Now that you know how key man insurance works and how much it costs, you’re probably wondering just how much coverage you’ll need. AXA provides policies with coverage limits ranging from $100,000 to as much as 10x the key person’s compensation.
Just like buying personal life insurance can raise some unknowns, there’s no single way to figure out how much key man coverage you’ll need. But here are some approaches that insurance agents often recommend and that has worked well for small businesses:
- What is the key person’s compensation? Many key man policies are assessed as a 5x-10x multiple of the key person’s compensation (salary+bonus+other perks). For example, if the key person earns $100,000 per year, then you might consider getting, at a minimum, a $500,000 key man policy.
- How much would it cost to replace the key person? The biggest disruption from losing a key person may be the time and money it takes to find a replacement and train that individual. To help figure out how much coverage you need, you can calculate how much money it would take to hire and train a replacement for the key person. You should also factor in the decline to company revenue during the hiring/training period.
- How much has the key person contributed to my business? A key person may have contributed profits, intellectual property, or valuable customers to the business. One guideline for key man policies is to calculate the percentage of company profits that the key person contributed and then multiply that by the number of years it would take to replace the individual.
Example: if the business’ net profits were $1,000,000, and the key person brought in $250,000 in income, they contributed 25% of the company’s profits. If it would take 2 years to find and train a replacement for the key person, you may want to purchase a $250,000 X 2 = $500,000 key person insurance policy.
The best approach is to come up with an estimate of the amount of coverage you think you might need and then to confirm that with a trusted business advisor or insurance agent. Your insurance agent will go through your income statements and books with you to ensure you are purchasing adequate coverage.

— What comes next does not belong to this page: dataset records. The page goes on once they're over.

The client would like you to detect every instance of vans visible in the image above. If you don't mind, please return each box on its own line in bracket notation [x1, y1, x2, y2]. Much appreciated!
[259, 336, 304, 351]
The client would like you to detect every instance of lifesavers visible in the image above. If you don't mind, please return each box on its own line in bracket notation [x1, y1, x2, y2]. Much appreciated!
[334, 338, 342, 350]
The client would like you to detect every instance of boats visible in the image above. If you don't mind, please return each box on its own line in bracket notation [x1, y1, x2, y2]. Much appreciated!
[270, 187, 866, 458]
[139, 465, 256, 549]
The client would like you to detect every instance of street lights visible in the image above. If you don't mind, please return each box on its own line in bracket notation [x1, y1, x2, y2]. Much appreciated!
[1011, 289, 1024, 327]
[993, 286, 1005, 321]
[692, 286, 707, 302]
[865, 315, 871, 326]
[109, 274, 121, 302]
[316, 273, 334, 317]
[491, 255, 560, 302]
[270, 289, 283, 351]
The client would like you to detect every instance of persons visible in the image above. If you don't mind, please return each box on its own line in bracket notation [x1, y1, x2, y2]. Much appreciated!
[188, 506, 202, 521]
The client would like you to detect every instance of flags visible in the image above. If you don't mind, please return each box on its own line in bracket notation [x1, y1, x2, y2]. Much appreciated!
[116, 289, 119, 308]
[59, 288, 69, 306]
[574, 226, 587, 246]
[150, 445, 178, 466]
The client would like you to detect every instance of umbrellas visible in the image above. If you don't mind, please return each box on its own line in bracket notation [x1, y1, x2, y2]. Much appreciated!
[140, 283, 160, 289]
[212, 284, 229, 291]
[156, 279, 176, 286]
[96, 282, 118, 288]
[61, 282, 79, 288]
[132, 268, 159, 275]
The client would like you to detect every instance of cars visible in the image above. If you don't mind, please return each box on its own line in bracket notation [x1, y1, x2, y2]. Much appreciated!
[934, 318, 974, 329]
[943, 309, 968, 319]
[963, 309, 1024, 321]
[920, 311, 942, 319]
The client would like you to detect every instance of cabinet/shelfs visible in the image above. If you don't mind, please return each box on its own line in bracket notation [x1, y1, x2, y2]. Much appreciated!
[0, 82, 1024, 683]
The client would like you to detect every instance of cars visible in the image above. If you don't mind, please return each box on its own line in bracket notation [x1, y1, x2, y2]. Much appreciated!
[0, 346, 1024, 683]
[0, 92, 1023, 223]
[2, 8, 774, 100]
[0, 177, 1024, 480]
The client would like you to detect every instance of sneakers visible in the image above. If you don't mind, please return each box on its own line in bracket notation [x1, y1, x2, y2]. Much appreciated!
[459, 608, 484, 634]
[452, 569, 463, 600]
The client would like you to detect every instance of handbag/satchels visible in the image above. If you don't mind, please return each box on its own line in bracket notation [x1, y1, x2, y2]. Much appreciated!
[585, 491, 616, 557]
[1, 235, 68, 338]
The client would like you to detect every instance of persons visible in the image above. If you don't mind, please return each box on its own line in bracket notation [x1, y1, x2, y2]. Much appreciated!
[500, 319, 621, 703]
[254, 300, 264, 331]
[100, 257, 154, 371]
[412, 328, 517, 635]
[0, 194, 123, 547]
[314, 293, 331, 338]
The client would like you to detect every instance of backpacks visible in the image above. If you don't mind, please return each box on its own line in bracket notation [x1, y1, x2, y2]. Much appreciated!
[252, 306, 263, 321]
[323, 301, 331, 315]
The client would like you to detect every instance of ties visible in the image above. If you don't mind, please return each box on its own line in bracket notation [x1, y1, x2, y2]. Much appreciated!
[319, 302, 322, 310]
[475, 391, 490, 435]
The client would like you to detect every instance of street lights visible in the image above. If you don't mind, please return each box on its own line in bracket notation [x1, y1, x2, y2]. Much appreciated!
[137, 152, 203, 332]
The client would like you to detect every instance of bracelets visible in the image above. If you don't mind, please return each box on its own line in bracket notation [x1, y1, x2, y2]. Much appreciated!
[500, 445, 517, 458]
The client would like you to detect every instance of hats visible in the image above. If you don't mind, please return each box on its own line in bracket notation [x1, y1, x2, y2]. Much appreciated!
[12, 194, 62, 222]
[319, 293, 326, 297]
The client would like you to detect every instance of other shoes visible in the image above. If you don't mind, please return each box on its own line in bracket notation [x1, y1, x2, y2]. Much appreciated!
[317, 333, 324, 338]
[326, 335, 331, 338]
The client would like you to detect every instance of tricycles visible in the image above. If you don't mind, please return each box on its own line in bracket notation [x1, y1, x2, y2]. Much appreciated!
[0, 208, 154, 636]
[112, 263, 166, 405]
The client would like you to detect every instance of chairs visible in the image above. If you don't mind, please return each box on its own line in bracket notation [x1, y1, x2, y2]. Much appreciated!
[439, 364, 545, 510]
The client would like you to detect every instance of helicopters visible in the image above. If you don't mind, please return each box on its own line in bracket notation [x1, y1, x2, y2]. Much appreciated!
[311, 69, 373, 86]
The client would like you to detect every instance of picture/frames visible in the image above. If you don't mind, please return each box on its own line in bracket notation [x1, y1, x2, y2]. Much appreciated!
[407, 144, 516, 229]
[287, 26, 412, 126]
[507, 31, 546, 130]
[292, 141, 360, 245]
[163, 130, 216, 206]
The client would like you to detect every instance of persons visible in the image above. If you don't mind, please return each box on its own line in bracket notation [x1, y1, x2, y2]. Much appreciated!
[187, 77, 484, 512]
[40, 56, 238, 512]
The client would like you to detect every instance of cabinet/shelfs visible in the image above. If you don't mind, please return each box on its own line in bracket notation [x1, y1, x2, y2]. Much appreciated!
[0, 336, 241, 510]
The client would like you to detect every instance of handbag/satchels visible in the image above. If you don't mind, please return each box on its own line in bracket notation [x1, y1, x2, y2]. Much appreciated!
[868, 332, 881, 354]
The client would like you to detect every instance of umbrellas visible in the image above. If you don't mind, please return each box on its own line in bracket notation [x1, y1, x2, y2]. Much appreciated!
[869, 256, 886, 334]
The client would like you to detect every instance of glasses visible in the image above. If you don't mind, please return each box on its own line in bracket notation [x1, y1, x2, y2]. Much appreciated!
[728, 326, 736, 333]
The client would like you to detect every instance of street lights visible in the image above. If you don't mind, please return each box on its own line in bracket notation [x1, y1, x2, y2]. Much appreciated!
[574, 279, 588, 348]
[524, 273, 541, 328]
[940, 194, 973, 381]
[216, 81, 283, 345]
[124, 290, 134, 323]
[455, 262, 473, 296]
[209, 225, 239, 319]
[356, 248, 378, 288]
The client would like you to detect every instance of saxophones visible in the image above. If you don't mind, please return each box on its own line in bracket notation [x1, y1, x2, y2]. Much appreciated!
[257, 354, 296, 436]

Purchasing Term vs. Permanent Key Man Life Insurance
There are two types of life insurance that you can purchase for your key man policy:
- Term life insurance – This is the most common type of life insurance. The insurance company will pay a death benefit if the key person dies during the term of the policy. For example, if the business purchases a 20-year term life insurance policy, it will pay premiums for 20 years and will receive money if the key person dies during the 20-year period. Once the policy term is over, you must renew your coverage.
- Permanent/whole life insurance – Whole life insurance offers lifetime coverage and a cash value that builds up over time. No matter when the key person dies, the policy will provide coverage. While the key person is alive, the business can get cash by surrendering the policy or borrowing from the policy if needed.
Loretta Worters from the Insurance Information Institute says that most small businesses go with term life insurance because it’s more affordable. About 80% of AXA key man insurance policies are funded with term insurance. Since it’s more affordable, you can buy more coverage with term insurance. For example, a $200/year budget might allow you to buy a $100K 20-year term life insurance policy, but you’d need $1,000/year to purchase a $100K whole life policy.
While permanent life insurance is generally more expensive than term insurance, it does have a few benefits:
- Simplicity – The policy has no expiration date and doesn’t have to be renewed. If the key person named in the policy leaves the business, the policy can be bought with riders so that the insured’s name can be changed if the key person leaves the company or retires.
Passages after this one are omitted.